Aucun secteur n’influencera autant les économies africaines en 2026 que celui des minerais stratégiques. Entre flambée des prix, rivalités géopolitiques et transition énergétique, l’Afrique est au cœur d’un nouveau super cycle minier. Profitera-t-il enfin aux populations, ou renforcera-t-il un modèle d’exploitation ?
Illustration — Minerais critiques et chaînes de valeur : l’Afrique au cœur des rivalités mondiales.
Le super cycle minier mondial : une opportunité décisive pour l’Afrique
Ni les élections, ni la géopolitique classique, ni même le commerce international n’auront cette année un impact aussi structurant sur le continent que la santé du marché des matières premières. Les variations de prix de l’or, du cuivre, du cobalt ou du lithium rappellent l’ampleur du potentiel… et la fragilité d’économies encore trop dépendantes des exportations brutes.
Mining Indaba : le continent face à son destin minier
Au Cap, le Mining Indaba réunit dirigeants, investisseurs et industriels autour d’une question simple et décisive : comment transformer la richesse du sous-sol africain en développement souverain et durable ? Les arbitrages engagés aujourd’hui peuvent façonner l’avenir de plusieurs économies africaines pour des décennies.
Washington, Pékin et la bataille des minerais critiques
Dans le même temps, Washington veut renforcer et diversifier ses chaînes d’approvisionnement afin de limiter la domination chinoise. Des propositions comme un prix plancher pour certains minerais critiques visent à rassurer les investisseurs et à réduire l’exposition à la volatilité. Mais rien ne garantit que ces dispositifs aideront les producteurs africains à franchir leurs obstacles structurels : énergie, financement, industrialisation.
RDC et Ghana : produire plus, mais transformer où ?
Des pays exportateurs de premier plan répètent désormais la même ambition : créer davantage de valeur ajoutée localement via la transformation et la fabrication. L’objectif est clair : emplois, expertise, et capacité industrielle. La question reste entière : avec quels leviers, et sous quelles conditions de marché ?

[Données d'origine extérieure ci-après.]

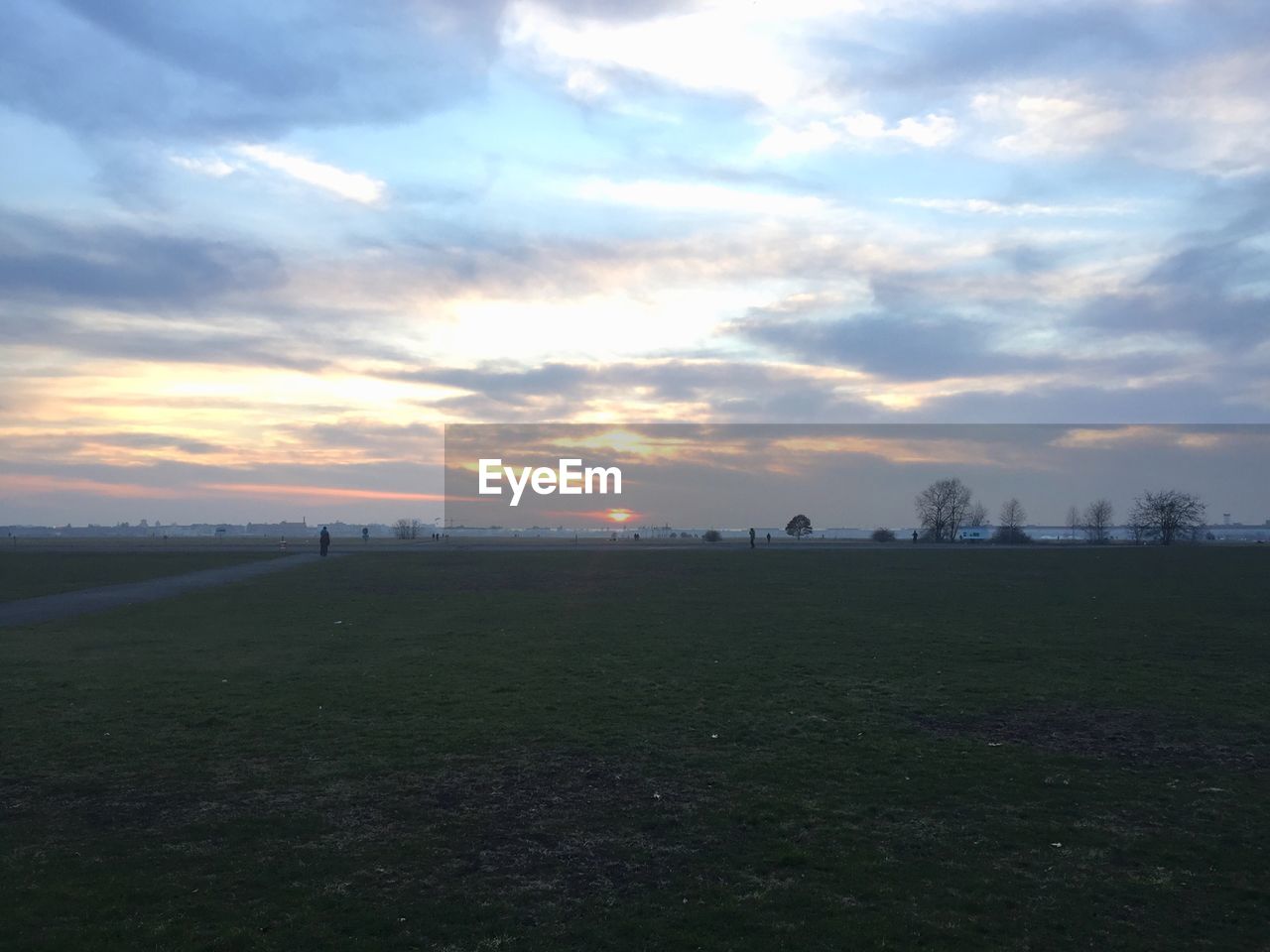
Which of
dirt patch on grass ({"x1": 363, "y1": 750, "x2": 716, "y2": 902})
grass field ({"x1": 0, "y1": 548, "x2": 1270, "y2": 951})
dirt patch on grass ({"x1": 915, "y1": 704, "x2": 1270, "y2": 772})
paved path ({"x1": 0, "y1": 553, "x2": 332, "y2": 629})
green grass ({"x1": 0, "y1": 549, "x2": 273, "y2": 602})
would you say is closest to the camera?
grass field ({"x1": 0, "y1": 548, "x2": 1270, "y2": 951})

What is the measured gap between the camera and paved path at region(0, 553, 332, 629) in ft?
85.7

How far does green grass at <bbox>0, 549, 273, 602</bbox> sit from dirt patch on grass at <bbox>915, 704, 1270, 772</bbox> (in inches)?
1239

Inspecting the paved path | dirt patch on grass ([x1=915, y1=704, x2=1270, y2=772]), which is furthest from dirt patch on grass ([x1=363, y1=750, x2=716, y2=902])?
the paved path

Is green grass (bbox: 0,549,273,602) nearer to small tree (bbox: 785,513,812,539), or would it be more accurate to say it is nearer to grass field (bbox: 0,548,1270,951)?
grass field (bbox: 0,548,1270,951)

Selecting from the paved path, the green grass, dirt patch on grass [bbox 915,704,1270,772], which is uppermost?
the green grass

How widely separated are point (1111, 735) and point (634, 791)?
22.5 ft

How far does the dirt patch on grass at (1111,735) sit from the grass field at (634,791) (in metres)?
0.07

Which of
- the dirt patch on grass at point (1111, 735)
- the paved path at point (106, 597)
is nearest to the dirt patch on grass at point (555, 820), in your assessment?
the dirt patch on grass at point (1111, 735)

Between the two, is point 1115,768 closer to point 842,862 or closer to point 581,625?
point 842,862

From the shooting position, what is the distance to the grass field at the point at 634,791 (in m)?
6.54

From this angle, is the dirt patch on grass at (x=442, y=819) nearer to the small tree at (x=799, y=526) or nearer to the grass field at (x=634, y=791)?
the grass field at (x=634, y=791)

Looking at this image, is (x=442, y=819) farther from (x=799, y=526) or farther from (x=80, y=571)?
(x=799, y=526)

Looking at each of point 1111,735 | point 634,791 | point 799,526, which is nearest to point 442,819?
point 634,791

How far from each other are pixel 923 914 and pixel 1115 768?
526 cm
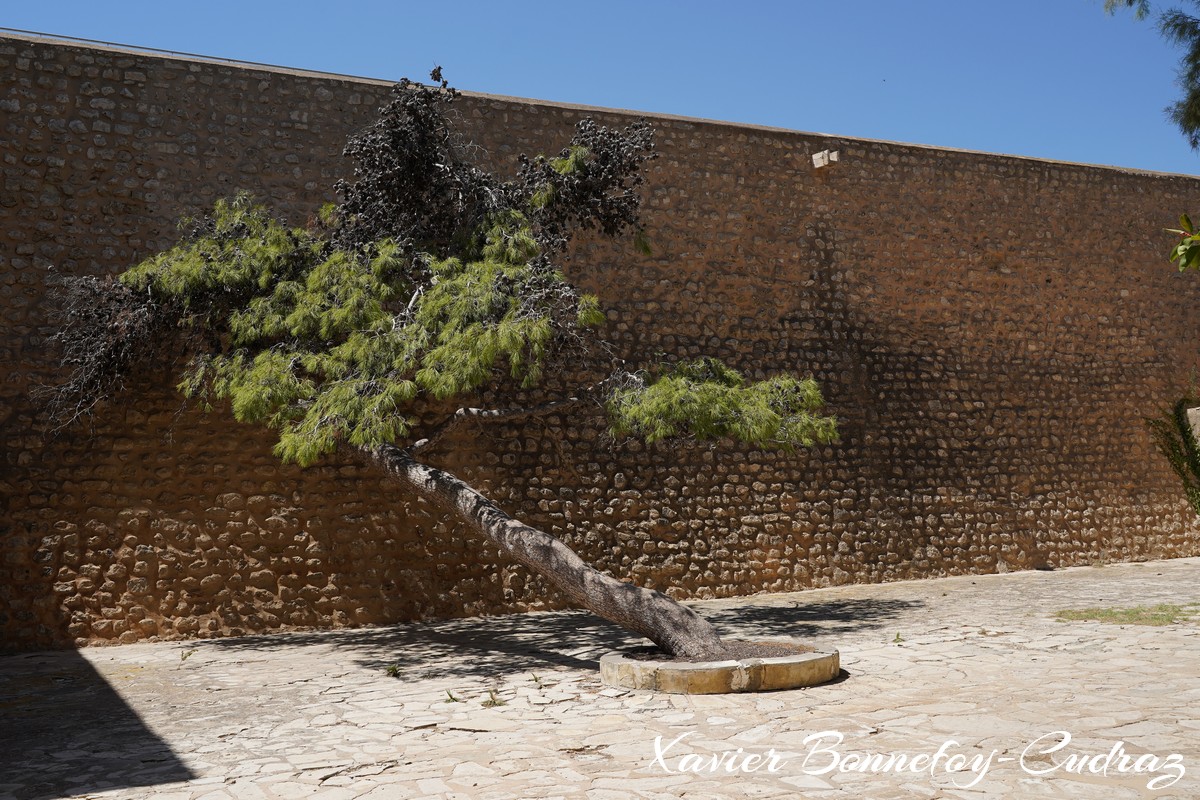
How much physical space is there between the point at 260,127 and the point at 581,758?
663 cm

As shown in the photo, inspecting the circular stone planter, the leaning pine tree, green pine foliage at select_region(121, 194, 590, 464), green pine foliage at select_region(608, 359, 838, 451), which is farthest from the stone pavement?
green pine foliage at select_region(121, 194, 590, 464)

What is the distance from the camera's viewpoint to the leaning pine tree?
6.85m

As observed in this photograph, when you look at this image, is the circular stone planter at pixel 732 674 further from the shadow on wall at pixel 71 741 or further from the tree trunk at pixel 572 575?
the shadow on wall at pixel 71 741

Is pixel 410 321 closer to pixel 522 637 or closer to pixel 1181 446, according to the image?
pixel 522 637

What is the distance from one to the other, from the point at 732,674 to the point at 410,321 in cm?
330

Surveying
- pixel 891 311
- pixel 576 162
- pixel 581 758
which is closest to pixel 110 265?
pixel 576 162

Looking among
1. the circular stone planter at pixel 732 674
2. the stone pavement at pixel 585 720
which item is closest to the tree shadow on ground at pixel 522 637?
the stone pavement at pixel 585 720

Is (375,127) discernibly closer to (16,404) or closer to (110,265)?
(110,265)

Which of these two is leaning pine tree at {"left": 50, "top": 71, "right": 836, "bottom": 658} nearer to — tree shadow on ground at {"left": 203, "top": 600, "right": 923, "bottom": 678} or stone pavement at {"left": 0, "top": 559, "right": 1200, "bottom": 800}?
tree shadow on ground at {"left": 203, "top": 600, "right": 923, "bottom": 678}

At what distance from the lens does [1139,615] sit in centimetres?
827

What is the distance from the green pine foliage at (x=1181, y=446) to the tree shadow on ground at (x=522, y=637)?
5949 mm

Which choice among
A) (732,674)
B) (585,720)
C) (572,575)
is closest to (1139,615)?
(732,674)

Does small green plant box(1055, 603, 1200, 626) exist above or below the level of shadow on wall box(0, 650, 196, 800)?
below

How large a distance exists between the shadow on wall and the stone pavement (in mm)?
19
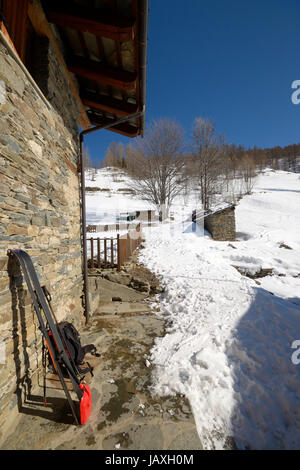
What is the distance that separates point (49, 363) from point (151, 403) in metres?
1.50

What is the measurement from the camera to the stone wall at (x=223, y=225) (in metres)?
14.2

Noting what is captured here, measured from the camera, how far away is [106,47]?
3062mm

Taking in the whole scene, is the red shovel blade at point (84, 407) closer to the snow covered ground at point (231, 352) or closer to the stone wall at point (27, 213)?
the stone wall at point (27, 213)

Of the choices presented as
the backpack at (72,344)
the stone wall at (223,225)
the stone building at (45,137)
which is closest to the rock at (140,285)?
the stone building at (45,137)

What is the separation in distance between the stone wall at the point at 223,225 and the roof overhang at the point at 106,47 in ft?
36.0

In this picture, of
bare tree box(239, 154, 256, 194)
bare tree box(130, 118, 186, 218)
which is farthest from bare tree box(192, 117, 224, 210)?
bare tree box(239, 154, 256, 194)

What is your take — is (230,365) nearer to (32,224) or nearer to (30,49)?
(32,224)

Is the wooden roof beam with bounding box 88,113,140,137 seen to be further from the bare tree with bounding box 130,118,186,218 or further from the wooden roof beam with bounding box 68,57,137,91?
the bare tree with bounding box 130,118,186,218

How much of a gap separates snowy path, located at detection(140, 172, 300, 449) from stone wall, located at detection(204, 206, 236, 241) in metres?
7.21

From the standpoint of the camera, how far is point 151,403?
223 centimetres

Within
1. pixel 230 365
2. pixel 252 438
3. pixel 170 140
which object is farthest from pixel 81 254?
pixel 170 140

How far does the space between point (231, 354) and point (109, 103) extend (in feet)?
18.4

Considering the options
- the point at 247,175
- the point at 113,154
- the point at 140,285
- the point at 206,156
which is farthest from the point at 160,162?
the point at 113,154

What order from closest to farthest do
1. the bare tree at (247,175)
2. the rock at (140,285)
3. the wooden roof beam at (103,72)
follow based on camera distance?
the wooden roof beam at (103,72) → the rock at (140,285) → the bare tree at (247,175)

« Nous sommes exploités » : la colère monte à l’Est de la RDC
Dans l’est de la République démocratique du Congo, beaucoup redoutent que les accords internationaux ne changent rien aux réalités du terrain : pauvreté persistante, déplacements, faibles salaires, atteintes environnementales, et sentiment d’un partenariat structurellement déséquilibré.
Le corridor de Lobito : test décisif pour un modèle équitable
Les projets d’infrastructure, comme la réhabilitation d’axes ferroviaires destinés à exporter les minerais, sont présentés comme des catalyseurs. Mais ces initiatives posent aussi des questions sur la transparence, la protection des communautés et le partage réel des bénéfices.
Gouvernance, transparence et souveraineté : le vrai enjeu
Le cœur du sujet n’est pas seulement géopolitique : il est politique et social. Sans gouvernance solide, standards environnementaux, visibilité sur les contrats et stratégie industrielle, le super cycle minier risque de reproduire les mêmes dépendances, au détriment des populations.
Guerre et exploitation illégale : un cercle vicieux
Dans les zones de conflit, l’exploitation illégale prospère, fragilise l’État, et intensifie les dommages environnementaux. La paix, la régulation et la souveraineté économique deviennent indissociables.
Conclusion : l’Afrique fait face à un choix historique. Soit le nouveau cycle minier consolide un modèle extractiviste, soit il devient le socle d’un pacte économique fondé sur la transformation locale, l’emploi, et une répartition équitable de la valeur.